The proof will soon be apparent. Some perspective is necessary and perhaps this too played a role in the decision. The fact is that the Kotel location will be available 24/7 but will be rarely used. Don’t expect a vatikin minyan or a midnight Maariv. Daily public prayer has not been a focus of the non-Orthodox for many decades, and the new space will be as unpopulated on a daily basis as are the non-Orthodox temples on a daily basis, notwithstanding that there might be a few exceptions. Their Kotel area, born in rebellion against G-d, will be a place for special events – and those who demanded it will still not be satisfied and will make further demands and threats.
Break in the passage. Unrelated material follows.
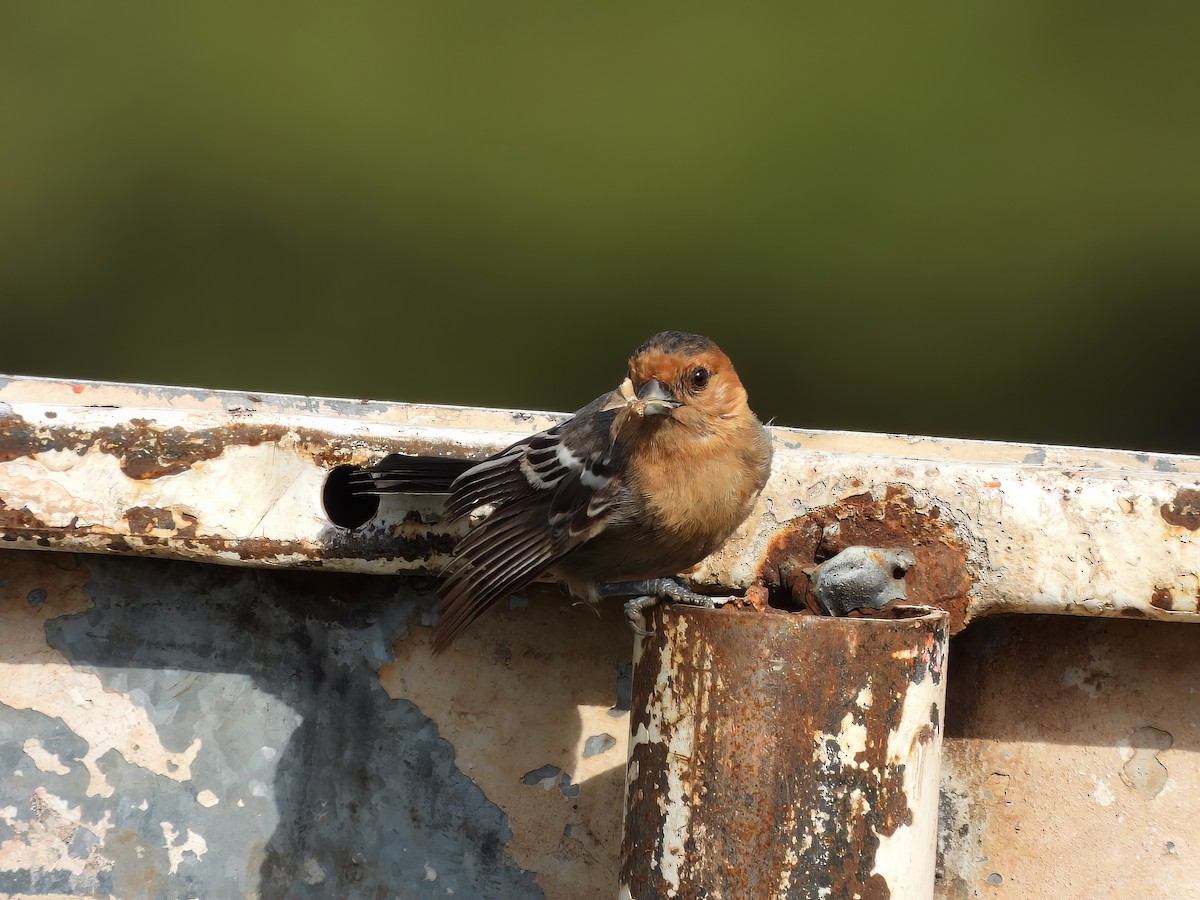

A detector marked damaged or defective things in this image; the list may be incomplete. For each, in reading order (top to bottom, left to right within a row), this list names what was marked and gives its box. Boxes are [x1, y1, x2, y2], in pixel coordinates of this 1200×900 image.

I do recognize that there is even a difference between the informal use of the Robinson’s Arch area and official approval that ratifies a new situation. But can it be stopped? In this regard, there have been many unfortunate Israeli initiatives in the past that have been thwarted by the Arabs. As if on cue, the Wakf, the PA and the Jordanians have expressed their vehement objection to the plan. Expect the resurrection of the deceitful Arab claim that Israel is trying “to undermine Al Aksa.” Indeed, the location here is closer to Al Aksa than all the other times this lie was uttered; this too is a lie but Arab lies often affect Israeli policy. The plan may have to be abandoned in order to forestall Arab rioting.
Additionally, the Jerusalem Post reported last week that 60% of Israeli Cabinet decisions are never implemented. Many are announced to great fanfare and receive significant media attention – and then, nothing. One example: a Cabinet decision around ten years ago to move all (or most) government ministries to Yerushalayim. The politicians were lauded, the hypocritical world was outraged, the West denounced it, and since then, nothing. One reason suggested was the lack of money to implement many decisions, notwithstanding the great enthusiasm generated when they are announced. A better reason might be the frequent change of governments and ministers, each with their own priorities, which sees these pronouncements place on the back burner.
Who knows what the future of this decision, scheduled for next year, really will be? What is more pressing than accommodating all types of worship at the Kotel is the disastrous loss of souls to the Jewish people. To my mind, this will hasten that process, not delay it. Worse, the place on earth that was most suitable to unite all Jews will no longer exist in that form and serve that purpose.

I once heard Nechama Leibowitz z”l quote her brother as suggesting, after the Six Day War, that Israel should return the Kotel to Jordan. Otherwise, the day won’t be far off when Jews will turn the Kotel into a “Discotel.”   Those who are rejoicing should take notice, and focus more on substance than on symbols.